So I wrapped myself around her to offer warmth. But wait, she’s not cold, far from it; her body’s heat damn near scorched mine. Then the roving hands started and went right for my dick which cleared the last few cobwebs from my brain. Her ass was on the prowl again. “Lisa!”
I tried easing away from her, trying to be the better man even if it killed me, damn it. But she followed. Not only did she scoot over to keep up, but the little fiend nipped my neck with her teeth. I stopped all movement and held still, still gritting my teeth and hoping for the best. She knows damn good, and well, that’s my weakness, and the throbbing of my cock against her tummy was more proof of that.
“Lisa, what’re you doing?”
“What does it look like I’m doing?” I pulled back to look down at her.
“You’re not scared?” She shook her head no.
“No lingering aftereffects?” Again, she shook her head, but this time with a smile to reassure me.
I brushed the hair back from her face and looked down at her in the moonlight. “You sure, baby?” Instead of an answer, she pulled my head down to hers and sealed our lips together. Even then, I held back, deciding to let her set the pace, scared shitless that she’d have some sort of attack, but I’d forgotten; she didn’t know why he was here.
The realization helped calm me and made me feel like less of an ogre when I reciprocated her touch. Her neediness ignited my own, and it wasn’t long before we were wrapped around each other, with me buried deep inside her.
As usual, I only remembered the lack of protection when I sank into her heat, but by then, I didn’t care and wouldn’t pull out even if my life depended on it. Because she didn’t know, and I did, our lovemaking was more intense than ever before. All the emotions I’d felt from the time I left the field until I got here came pouring out of me through my cock.
When my heart and mind were at ease, my strokes were soft, gentle, and filled with all the tenderness I knew she needed. But then she’d move a certain way, and I’d be reminded of the fear and anger I felt, and even the bed complained at how rough I was being with her as it banged into the wall behind us.

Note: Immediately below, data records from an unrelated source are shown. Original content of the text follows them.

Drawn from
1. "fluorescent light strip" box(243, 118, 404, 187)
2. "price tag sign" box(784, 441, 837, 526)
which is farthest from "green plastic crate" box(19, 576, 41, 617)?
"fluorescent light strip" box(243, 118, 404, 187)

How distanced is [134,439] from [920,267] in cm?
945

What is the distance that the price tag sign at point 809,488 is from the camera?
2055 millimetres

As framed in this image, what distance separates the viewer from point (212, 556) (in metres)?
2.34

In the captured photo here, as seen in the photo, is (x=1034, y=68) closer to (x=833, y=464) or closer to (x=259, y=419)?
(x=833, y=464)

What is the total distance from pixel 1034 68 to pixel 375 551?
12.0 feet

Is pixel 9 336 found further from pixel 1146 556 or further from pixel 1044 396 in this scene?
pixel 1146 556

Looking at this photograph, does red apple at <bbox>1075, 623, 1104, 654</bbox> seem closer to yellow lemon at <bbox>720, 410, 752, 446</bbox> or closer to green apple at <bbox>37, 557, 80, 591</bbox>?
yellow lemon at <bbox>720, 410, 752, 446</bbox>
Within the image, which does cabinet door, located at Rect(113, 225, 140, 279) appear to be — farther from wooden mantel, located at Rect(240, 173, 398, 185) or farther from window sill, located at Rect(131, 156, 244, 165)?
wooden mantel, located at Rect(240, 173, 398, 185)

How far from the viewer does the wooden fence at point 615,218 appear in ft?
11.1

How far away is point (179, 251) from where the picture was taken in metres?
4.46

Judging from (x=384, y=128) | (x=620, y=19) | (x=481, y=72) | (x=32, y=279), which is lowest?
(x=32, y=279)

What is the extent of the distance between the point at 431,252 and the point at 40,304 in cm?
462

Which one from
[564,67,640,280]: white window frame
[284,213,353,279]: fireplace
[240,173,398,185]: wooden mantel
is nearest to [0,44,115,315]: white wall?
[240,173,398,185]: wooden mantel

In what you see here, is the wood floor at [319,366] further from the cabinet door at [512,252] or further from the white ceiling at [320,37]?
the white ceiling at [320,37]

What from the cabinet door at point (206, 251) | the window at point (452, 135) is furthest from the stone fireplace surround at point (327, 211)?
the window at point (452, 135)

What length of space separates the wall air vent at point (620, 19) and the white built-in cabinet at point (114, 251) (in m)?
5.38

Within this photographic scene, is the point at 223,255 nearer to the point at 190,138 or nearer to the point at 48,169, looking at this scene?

I tried to ease up so as not to hurt her, but she was the one who’d egg me on by digging her nails into my flesh and throwing her hips wildly up at me while squeezing my cock with her insides in a way that I found hard to resist. When I came this time, it felt like she’d sucked the soul out of me the way she clamped down around me and won’t let go.
"You can let go now.” I’d been lying over her looking down at her for a good five minutes feeling the aftershocks that went through her body while she had my dick on lock.

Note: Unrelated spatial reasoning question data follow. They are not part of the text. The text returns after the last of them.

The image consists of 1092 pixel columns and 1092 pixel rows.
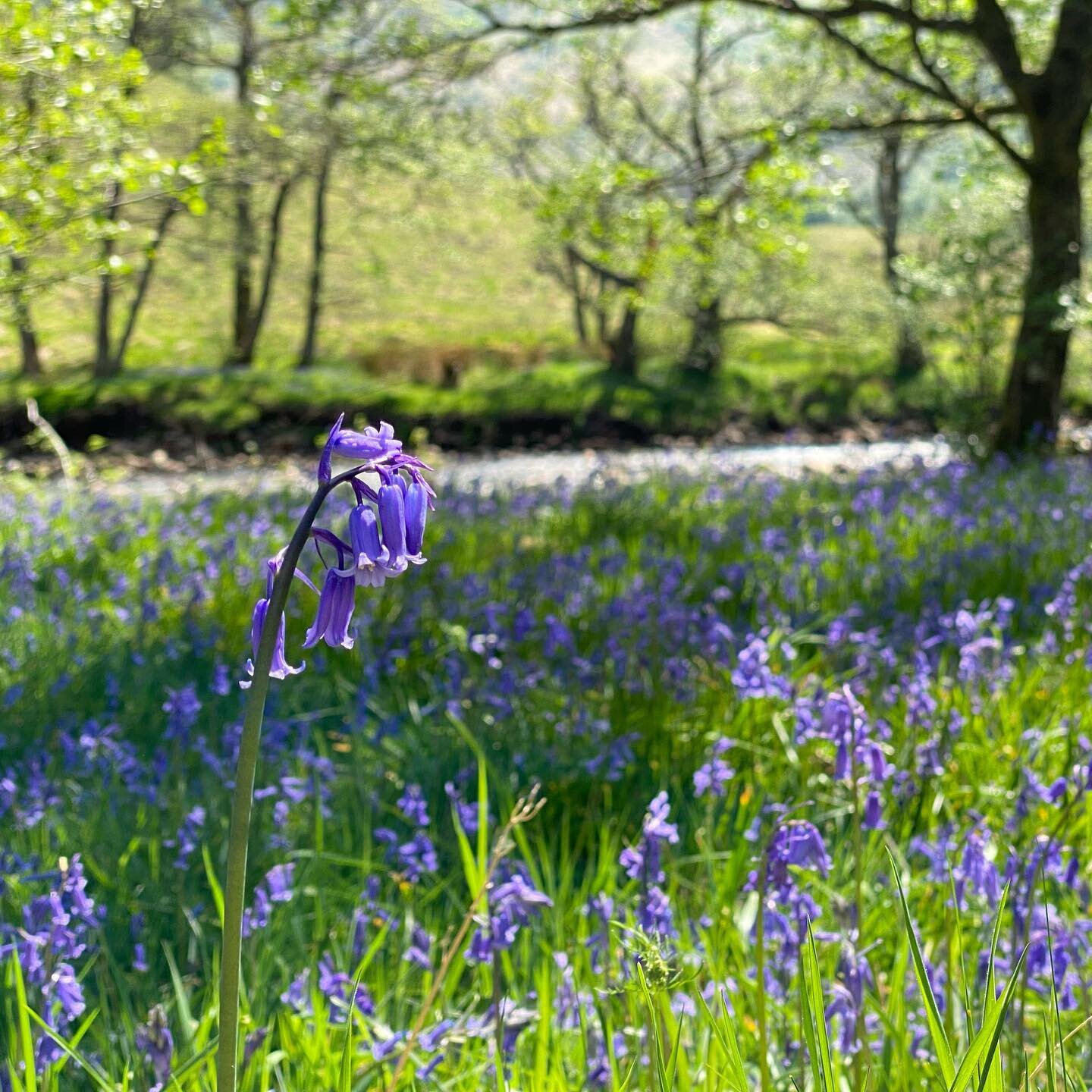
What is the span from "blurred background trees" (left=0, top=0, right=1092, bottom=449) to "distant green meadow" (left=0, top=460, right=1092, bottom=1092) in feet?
10.4

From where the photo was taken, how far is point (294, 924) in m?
2.33

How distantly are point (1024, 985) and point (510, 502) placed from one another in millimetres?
6494

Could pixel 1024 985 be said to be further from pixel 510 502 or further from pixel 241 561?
pixel 510 502

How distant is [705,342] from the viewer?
23188 mm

“Uh-uh!” She shook her head and smiled up at me with shining eyes, and I had another one of those moments where the air got trapped in my lungs, and my heart felt like it would explode with the love I felt for her.
As if reading my thoughts, she reached up and placed her hand over my heart, and the smile on her face, the feel of her under me, was enough for me to start all over again. We finally drifted off sometime later, and I realized as I closed my eyes that I hadn’t thought of what I’d run away from at Susie’s place since coming back to Lisa.
In the morning, when I woke up, I felt a bit uneasy about the whole thing now that I looked at it in a new light. That whole thing, now that I look back on it, seems off. Who was that guy? And what did he mean that I was never there? More surprising to me is the fact that I’d actually obeyed his command to leave; that’s not like me.
Then there’s the doorman, and the couple who I’m almost certain were the ones following me in the car from her place back here. I couldn’t ask Lisa, but I’m sure Jess and Alexis were squirming under the looks of suspicion I threw them at the breakfast table that Lisa insisted we share. Before I could find an excuse to send her from the room so I could question them, they made their excuses and disappeared out the door ahead of us.
I was on high alert once we left, watching everyone in and around the building with suspicion, but their seeming indifference to my existence changed my crazy thoughts. Maybe I’d picked up her paranoia where her family is concerned; who knows? I changed my mind again when we climbed into the SUV, and the radio came on.